Литмир - Электронная Библиотека

Тут он ощутил время. Как оно быстро слизывает наши грешные следы. Интересно, что останется от нашего с вами бытия – и какому взору, волнуемому развалинами, оно предстанет некогда?.. От Пантикапеи мимо стен древней Кафы (у Пушкина поче му-то «Кефа»). «Отчего, однако, воскресло имя Феодосии, едва известное из описаний древних географов и поглотило наименование Кафы, которая громка во стольких летописях европейских и восточных?» – удивлялся после один из современников. В Юрзуф прибыли на рассвете… Ночью, на корабле он сочинил элегию… «Погасло дневное светило…» И понял, что взял еще одну высоту. До сих пор на Руси элегии удавались лишь Батюшкову. Можно было подумать, что русский вообще – не элегический язык. «Глагол времен – металла звон…» невольно заглушал терпкую тоску, элегическое мерцание чувства. Где Батюшков теперь? Верно, все в Италии. Поклонник Тасса в стране Тасса. Года два назад они всем арзамасским братством шумно и пьяно провожали его в Италию. (О болезни Батюшкова Александр еще не знал.)

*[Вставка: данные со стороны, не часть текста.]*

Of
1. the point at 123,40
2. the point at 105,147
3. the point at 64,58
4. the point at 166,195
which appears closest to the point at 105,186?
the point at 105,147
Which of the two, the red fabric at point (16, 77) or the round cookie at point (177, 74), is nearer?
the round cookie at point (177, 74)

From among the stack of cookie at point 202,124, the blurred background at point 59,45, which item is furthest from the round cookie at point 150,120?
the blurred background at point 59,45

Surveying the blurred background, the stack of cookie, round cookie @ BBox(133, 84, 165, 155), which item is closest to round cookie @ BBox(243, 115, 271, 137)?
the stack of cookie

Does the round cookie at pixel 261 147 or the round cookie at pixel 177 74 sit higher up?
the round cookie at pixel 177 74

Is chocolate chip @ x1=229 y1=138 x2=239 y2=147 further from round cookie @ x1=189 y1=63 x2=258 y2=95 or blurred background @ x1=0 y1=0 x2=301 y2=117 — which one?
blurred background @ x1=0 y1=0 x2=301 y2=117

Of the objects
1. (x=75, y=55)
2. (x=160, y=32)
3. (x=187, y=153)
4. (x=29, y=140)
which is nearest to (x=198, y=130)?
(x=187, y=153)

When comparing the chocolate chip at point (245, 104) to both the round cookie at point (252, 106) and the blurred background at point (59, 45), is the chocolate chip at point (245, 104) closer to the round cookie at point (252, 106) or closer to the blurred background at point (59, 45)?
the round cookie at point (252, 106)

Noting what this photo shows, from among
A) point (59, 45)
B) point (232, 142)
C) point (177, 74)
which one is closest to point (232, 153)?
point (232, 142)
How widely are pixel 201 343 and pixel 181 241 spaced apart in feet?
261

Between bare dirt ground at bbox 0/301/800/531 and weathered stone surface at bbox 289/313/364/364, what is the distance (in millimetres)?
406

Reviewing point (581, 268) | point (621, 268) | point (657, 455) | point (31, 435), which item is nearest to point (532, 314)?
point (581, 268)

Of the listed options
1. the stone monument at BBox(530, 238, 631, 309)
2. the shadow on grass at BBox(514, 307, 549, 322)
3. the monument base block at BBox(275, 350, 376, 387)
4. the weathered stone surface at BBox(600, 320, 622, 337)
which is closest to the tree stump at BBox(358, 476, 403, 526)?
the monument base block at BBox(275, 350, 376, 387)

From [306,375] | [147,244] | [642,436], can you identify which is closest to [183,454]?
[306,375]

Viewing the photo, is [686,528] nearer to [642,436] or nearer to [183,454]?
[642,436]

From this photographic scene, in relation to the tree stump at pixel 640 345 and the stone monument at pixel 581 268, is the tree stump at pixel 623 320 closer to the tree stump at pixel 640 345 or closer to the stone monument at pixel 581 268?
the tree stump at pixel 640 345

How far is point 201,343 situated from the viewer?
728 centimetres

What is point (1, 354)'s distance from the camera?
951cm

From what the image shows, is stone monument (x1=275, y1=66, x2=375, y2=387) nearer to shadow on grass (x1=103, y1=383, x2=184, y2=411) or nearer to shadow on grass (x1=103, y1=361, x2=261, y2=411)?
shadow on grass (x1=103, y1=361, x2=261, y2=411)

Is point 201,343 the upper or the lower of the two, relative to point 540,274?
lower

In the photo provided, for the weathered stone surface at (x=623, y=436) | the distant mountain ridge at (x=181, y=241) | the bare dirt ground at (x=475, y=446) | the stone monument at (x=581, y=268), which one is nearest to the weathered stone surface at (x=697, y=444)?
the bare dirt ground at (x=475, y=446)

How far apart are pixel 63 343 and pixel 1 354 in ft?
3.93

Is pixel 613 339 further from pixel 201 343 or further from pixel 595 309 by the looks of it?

В Юрзуф прибыли на рассвете…

Дочери… Здесь их стало четверо, и лишь самая младшая была совсем ребенок. Позже станут говорить, что он был влюблен решительно во всех – кроме нее. Но и это – неправда: просто ему нравилось казаться влюбленным, и всем нравилось видеть его таковым. Он охотно играл в эту общую игру. На самом деле – шла пора выбора, и в этом выборе он познавал себя. Кто знает себя в двадцать лет? Все прекрасно. Жизнь прекрасна. Все юные девы прекрасны. Только… что-то словно держит тебя за рукав, подсказывая: главное еще за поворотом. И ты не в силах влюбиться – и не в силах, паче – объясниться в любви, ибо ты еще не встретил… Ее? – спросит некто недалекий; как бы не так – себя, милостисдарь, себя! – а ее само собой, она еще где-то в воздухе… Как запах цветов – разлитой кругом – но цветов не видно. Как раз счастье этой поездки состояло в том, что взгляд его ни на ком не останавливался окончательно – и он ни в кого по-настоящему не был влюблен. Единение, скорей, с миром – чем с женщиной. «…прелестный край, природа, удовлетворяющая воображение – горы, сады, море…» И прелестные девушки – как часть – природы или воображенья? Свет, море, горы… и улыбки, и нежность во взорах… и губы, готовые раскрыться – но это… может, завтра утром? через день, через два?.. и ямочки на щеках, ямочки на щеках… походка, Боже мой! (походки), три поступи жизни… блаженство наблюдать жизнь, преследовать ее взглядом – не вмешиваясь в нее до поры, а только согреваясь внутренне самим ее существованием. Меж тем, девушки были на диво хороши. Впервые в этой семье он испытал чувство осторожности с женщинами. Страх что-то испортить – наследить в чьей-то душе, в семье – раньше несвойственный ему…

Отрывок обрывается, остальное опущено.